→ Aim
Extract each line in the rows below that contains the string "instances".

→ Dataset content
++++
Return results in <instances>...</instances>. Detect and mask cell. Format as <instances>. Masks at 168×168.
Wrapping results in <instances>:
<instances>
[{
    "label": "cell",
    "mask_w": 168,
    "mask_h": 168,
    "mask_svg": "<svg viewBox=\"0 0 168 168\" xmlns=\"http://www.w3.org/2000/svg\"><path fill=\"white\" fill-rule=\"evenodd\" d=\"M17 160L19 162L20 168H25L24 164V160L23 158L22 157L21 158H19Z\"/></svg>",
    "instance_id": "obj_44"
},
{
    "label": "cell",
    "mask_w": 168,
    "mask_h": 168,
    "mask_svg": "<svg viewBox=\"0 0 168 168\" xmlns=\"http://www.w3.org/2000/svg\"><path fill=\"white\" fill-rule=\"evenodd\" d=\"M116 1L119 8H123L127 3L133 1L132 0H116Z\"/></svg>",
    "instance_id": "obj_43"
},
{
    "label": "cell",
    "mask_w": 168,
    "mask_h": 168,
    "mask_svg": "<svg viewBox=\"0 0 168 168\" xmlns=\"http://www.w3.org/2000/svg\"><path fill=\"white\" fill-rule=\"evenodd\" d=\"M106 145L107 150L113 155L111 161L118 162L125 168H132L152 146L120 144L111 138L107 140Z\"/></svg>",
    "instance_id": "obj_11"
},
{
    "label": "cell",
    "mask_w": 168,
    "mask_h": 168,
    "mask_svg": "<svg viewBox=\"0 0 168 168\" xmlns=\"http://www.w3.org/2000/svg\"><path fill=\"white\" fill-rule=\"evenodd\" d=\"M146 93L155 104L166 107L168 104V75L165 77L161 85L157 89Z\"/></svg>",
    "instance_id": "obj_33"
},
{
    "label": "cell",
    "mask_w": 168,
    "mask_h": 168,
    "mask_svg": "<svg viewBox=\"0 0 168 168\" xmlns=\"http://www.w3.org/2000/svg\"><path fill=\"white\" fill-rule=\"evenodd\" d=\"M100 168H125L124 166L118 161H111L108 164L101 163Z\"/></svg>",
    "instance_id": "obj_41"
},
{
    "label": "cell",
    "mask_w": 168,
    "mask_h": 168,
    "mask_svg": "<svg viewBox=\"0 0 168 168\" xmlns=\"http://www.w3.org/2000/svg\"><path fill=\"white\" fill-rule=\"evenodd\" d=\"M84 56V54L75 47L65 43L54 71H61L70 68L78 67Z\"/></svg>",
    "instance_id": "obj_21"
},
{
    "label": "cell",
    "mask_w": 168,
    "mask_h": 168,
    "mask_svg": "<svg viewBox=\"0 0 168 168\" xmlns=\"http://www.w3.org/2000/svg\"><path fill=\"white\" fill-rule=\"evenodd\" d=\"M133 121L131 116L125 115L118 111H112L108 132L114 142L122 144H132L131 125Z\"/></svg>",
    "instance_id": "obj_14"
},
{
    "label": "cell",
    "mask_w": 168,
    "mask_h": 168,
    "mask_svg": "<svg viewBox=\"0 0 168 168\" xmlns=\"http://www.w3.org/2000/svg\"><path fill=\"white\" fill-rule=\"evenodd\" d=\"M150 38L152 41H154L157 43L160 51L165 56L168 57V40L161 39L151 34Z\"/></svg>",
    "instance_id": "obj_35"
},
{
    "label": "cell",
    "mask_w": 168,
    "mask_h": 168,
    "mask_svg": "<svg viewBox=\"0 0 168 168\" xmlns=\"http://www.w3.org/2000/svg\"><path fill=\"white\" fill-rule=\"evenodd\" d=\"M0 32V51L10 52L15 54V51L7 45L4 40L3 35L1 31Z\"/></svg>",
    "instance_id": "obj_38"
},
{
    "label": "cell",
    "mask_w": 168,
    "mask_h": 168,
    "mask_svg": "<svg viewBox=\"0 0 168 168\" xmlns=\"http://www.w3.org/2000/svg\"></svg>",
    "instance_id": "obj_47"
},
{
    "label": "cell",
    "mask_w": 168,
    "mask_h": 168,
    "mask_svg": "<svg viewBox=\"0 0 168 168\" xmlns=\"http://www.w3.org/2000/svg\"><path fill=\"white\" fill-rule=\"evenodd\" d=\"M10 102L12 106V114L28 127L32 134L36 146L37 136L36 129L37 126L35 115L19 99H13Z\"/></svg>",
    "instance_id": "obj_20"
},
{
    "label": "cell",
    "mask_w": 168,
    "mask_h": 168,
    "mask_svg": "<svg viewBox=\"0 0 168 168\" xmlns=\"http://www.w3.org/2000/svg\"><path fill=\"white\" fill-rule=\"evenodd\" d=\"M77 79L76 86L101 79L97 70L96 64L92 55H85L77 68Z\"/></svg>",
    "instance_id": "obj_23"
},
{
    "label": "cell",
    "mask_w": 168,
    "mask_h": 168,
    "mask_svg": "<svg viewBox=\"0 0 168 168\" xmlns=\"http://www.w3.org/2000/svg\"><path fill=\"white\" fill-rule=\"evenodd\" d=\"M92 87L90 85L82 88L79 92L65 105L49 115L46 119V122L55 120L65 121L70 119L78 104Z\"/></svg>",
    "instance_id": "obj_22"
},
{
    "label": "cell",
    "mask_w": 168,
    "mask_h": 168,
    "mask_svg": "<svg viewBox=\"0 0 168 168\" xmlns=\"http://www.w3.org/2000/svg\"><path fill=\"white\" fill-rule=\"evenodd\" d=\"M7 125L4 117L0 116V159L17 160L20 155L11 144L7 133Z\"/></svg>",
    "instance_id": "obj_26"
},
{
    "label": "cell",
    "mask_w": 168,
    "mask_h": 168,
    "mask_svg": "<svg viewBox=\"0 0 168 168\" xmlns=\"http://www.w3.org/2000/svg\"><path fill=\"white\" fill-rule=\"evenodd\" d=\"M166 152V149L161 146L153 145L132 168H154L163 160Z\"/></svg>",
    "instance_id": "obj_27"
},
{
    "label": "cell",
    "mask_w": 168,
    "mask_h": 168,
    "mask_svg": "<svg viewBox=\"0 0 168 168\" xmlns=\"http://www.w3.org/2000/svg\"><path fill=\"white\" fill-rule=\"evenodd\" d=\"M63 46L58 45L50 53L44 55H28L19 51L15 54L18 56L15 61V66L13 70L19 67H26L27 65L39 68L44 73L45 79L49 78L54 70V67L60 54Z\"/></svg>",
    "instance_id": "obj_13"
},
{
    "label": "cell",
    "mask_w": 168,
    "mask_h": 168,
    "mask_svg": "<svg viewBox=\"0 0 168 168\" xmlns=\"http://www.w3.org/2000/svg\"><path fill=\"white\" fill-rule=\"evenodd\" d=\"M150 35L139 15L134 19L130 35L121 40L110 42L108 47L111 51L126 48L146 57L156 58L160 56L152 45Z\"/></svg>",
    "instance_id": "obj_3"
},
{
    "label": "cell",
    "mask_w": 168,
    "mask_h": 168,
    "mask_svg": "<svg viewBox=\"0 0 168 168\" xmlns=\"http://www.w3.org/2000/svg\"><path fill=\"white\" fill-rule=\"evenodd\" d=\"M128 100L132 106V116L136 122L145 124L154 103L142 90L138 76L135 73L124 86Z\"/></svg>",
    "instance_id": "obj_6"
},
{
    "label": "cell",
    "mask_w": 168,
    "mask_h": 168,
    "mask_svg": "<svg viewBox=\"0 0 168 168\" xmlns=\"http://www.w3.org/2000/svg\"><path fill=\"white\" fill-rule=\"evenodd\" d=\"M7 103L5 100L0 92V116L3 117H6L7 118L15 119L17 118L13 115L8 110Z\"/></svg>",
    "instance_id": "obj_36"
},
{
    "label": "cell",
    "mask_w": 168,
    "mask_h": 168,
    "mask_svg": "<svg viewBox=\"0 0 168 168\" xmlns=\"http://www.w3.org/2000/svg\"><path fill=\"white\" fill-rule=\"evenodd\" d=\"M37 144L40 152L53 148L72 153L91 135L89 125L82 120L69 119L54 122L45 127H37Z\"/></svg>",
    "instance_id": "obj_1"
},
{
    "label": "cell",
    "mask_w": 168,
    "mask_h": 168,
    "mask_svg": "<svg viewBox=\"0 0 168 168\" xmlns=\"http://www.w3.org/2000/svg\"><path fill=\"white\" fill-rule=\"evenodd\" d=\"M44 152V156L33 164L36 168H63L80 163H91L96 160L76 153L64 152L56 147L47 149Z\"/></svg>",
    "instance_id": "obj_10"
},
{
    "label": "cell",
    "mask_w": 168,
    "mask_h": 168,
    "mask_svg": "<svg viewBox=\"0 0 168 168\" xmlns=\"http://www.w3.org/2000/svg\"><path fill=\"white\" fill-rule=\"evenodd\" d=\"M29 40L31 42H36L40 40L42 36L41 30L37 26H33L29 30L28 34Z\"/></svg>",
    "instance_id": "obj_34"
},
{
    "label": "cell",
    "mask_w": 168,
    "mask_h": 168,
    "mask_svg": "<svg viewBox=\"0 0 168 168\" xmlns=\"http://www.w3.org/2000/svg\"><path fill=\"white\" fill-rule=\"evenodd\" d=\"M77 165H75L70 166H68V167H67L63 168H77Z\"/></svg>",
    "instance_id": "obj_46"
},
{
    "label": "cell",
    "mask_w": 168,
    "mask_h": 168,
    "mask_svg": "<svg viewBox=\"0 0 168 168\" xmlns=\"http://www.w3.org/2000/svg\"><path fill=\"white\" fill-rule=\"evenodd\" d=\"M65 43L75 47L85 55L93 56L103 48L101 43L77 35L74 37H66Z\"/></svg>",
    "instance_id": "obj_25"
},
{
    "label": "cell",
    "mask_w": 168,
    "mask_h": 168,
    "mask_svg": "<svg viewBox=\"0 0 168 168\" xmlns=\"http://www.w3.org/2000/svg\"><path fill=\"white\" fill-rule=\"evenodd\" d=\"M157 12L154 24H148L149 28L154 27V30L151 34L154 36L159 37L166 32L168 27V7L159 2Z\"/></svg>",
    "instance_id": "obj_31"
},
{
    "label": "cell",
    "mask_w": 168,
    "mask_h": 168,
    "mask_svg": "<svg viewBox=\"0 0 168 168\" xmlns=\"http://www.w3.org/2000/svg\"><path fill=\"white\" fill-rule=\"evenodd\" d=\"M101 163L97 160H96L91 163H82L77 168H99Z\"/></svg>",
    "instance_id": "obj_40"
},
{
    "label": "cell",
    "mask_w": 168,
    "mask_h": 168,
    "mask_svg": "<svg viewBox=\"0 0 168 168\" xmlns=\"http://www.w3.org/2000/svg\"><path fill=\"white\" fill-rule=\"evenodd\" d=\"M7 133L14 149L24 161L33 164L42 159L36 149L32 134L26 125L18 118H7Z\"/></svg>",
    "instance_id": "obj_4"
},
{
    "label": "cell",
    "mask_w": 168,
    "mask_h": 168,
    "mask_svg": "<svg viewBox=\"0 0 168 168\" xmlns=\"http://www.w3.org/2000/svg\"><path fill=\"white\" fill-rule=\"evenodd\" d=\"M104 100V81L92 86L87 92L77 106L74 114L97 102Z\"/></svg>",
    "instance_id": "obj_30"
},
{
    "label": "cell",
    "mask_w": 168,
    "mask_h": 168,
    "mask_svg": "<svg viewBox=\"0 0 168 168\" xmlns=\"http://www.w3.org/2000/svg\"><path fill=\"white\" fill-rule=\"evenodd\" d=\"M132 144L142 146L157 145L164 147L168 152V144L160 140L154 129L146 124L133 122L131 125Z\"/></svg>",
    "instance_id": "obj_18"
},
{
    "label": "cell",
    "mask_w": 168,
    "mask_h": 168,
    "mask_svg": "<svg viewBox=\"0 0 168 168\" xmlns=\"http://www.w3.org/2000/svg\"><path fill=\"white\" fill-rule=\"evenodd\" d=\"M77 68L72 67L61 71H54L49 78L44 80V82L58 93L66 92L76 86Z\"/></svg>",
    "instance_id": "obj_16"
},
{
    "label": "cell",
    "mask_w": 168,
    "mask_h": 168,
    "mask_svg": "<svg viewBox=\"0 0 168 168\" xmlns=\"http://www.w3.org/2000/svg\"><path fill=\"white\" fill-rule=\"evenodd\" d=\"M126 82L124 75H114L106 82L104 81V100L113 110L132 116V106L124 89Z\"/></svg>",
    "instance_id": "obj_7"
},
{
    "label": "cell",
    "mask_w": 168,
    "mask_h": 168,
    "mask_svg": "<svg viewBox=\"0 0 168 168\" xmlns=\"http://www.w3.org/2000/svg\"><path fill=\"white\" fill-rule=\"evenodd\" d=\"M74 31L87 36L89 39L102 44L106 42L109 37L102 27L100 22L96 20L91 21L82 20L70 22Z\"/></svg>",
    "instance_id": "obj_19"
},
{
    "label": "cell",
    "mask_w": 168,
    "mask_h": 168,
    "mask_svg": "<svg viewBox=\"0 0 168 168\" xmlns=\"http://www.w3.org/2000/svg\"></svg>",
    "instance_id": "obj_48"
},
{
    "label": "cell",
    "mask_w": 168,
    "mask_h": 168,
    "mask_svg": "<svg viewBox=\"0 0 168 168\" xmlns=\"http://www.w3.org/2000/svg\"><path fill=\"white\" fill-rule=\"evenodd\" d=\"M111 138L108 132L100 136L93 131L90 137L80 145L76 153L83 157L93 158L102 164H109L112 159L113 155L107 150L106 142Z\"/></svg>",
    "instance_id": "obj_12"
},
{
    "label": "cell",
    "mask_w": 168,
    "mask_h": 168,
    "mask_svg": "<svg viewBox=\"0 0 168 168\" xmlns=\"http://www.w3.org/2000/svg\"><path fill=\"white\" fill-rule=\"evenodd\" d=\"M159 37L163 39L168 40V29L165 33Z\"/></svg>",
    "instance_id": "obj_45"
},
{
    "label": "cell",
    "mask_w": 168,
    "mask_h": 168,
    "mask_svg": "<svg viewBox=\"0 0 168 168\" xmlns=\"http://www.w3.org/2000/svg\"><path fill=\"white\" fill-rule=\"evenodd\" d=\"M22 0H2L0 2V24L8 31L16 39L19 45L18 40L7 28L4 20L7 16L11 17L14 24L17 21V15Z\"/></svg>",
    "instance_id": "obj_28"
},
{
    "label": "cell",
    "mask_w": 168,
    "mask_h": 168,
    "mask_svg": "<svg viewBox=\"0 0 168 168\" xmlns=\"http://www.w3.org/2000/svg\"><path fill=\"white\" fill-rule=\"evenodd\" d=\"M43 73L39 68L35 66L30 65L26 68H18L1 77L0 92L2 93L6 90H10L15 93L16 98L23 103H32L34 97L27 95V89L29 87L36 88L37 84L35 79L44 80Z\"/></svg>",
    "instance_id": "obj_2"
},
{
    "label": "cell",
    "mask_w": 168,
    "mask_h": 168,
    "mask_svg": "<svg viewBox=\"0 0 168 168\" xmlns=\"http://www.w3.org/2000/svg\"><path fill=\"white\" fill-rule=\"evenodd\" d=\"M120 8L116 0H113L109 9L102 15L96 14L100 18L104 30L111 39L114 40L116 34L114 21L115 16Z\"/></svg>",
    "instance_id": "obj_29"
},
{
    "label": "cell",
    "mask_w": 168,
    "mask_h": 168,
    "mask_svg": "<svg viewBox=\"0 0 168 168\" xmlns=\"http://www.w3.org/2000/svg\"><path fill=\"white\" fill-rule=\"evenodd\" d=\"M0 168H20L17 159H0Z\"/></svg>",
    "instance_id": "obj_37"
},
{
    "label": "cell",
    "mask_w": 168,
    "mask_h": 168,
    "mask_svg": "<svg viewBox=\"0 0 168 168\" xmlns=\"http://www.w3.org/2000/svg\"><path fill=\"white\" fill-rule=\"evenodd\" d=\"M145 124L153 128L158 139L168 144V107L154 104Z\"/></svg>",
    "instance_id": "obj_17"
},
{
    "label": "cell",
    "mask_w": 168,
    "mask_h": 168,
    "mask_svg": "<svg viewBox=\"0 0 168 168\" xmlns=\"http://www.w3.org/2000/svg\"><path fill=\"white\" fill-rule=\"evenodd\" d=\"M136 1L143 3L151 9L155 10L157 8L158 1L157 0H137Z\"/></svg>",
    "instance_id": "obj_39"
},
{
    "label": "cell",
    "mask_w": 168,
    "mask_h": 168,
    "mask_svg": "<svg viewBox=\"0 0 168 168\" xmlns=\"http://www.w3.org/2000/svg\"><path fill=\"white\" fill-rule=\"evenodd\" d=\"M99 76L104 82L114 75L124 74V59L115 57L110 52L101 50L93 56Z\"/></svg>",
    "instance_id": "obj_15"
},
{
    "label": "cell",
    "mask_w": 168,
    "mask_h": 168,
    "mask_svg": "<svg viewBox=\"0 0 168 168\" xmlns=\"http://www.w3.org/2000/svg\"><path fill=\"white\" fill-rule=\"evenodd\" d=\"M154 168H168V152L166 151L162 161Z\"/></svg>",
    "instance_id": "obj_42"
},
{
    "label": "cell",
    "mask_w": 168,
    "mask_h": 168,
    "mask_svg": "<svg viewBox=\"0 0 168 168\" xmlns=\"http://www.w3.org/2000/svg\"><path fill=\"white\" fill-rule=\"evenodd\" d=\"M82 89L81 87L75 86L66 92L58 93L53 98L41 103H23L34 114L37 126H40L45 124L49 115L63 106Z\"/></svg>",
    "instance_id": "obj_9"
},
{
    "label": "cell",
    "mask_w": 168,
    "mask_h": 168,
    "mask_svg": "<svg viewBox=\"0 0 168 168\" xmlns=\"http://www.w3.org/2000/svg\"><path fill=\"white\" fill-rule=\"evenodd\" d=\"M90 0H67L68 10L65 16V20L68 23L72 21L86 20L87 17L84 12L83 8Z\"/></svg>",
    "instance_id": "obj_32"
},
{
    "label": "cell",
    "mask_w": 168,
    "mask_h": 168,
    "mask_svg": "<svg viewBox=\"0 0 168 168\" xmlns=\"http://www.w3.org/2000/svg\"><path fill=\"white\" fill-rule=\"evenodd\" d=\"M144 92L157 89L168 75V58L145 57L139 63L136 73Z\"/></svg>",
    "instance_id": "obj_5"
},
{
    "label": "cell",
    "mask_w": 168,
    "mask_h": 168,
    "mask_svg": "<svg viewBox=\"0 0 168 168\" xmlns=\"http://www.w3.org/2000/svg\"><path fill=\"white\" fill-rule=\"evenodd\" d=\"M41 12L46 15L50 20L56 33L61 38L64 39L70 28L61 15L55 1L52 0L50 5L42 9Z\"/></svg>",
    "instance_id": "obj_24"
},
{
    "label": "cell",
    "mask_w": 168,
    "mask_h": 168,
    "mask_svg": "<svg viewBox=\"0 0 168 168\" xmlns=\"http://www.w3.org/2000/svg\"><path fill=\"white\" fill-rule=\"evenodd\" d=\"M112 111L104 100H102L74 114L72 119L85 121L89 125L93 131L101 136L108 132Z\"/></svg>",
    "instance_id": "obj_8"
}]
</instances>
++++
→ Answer
Return results in <instances>...</instances>. Detect and mask cell. Format as <instances>. Masks at 168×168.
Wrapping results in <instances>:
<instances>
</instances>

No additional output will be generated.